XML Sitemaps - A Brief Introduction

Google was the very first search engine to introduce sitemaps with the Google XML sitemap format in 2005. As the internet evolved, so the standard evolved with all the search engines and it soon became the standard for all these search giants on how to complete a crawl of a website and of course the subsequent indexing of the site. Essentially an XML sitemap is merely an XML file containing a listing of a site that includes URLs and some info about those URLs. A site can have multiple sitemaps all stored in multiple directories, so it’s useful if you can test from a variety of sources perhaps through VPNs and proxies like this if you have the facility available.To assist search engines detect the various sitemaps an organization may have, the locations of the XML file are detailed at the end of a site’s robots.txt file. Make sure that the search engine can access all these pages using a standard TCP/IP connection.

An XML sitemap is ideal for sites where some pages are updated more often or where some pages are more significant than many others.
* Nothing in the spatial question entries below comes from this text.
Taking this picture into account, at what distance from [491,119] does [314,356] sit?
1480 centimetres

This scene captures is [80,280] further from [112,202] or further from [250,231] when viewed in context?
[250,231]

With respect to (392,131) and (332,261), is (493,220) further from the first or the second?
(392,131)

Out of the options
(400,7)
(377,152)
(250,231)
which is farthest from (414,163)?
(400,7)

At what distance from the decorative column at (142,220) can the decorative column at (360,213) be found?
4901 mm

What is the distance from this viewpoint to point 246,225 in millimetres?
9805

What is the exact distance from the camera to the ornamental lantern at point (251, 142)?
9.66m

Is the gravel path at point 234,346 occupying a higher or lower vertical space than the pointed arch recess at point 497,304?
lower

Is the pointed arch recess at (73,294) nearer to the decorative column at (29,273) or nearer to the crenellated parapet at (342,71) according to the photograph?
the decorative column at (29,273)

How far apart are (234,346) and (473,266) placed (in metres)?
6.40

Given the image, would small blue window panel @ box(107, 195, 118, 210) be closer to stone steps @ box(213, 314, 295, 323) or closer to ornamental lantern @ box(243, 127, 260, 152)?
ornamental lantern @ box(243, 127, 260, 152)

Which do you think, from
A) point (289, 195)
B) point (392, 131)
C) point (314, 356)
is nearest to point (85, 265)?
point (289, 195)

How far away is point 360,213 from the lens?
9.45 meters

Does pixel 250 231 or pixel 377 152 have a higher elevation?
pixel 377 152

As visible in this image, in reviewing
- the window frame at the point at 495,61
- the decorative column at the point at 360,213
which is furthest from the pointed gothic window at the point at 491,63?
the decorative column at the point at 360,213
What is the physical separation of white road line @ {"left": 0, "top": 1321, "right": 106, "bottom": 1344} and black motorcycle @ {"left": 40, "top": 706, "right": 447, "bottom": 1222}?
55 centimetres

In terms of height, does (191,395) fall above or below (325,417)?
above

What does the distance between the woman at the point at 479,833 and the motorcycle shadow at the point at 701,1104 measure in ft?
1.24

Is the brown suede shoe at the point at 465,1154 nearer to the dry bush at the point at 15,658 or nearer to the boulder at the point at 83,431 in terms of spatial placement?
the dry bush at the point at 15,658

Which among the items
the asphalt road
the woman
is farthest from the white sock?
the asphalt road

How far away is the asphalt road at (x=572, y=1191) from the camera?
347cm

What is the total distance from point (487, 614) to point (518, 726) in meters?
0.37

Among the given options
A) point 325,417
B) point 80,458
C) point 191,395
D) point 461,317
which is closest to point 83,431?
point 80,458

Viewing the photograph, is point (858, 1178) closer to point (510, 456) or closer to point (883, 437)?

For instance, a local company might update its opening hours or product lists quite often, while infrequently updating the page describing the history of its company. In that case, the webmaster would need to notify search engines when it does its ordinary site crawling to put a higher priority in the hours page. Likewise, the webmaster can put an increased importance on the hours pages or perhaps on other pages with particular content, so the search engine’s site indexing ranks those pages greater.

Sitemaps should comprise the date a page was last altered, how often that page changes and that page’s priority. The last modified date is merely the calendar date the page last changed. The precedence is a value from zero to 1 with a default of 0.5. Writing out this advice for each page isn’t challenging, but it could be boring. Using an XML sitemap generator can help decrease the quantity of work a webmaster has to do when creating the sitemap. While other web sites provide offline generators several web sites provide an on-line sitemap generator.

In case your site features many thousands of web pages, you must utilize a professional sitemap creator instead. It can save you a huge amount of time and in some cases your sanity! They’re not expensive in fact I used one in Paris for many years which was completely free although it was restricted to French IP addresses only, so I had to use a proxy in France like this.

Although a sitemap is frequently overlooked, it is an essential resource which helps search engines understand sites. Sitemaps can be basic or complicated, conditioned upon the site’s size and demands.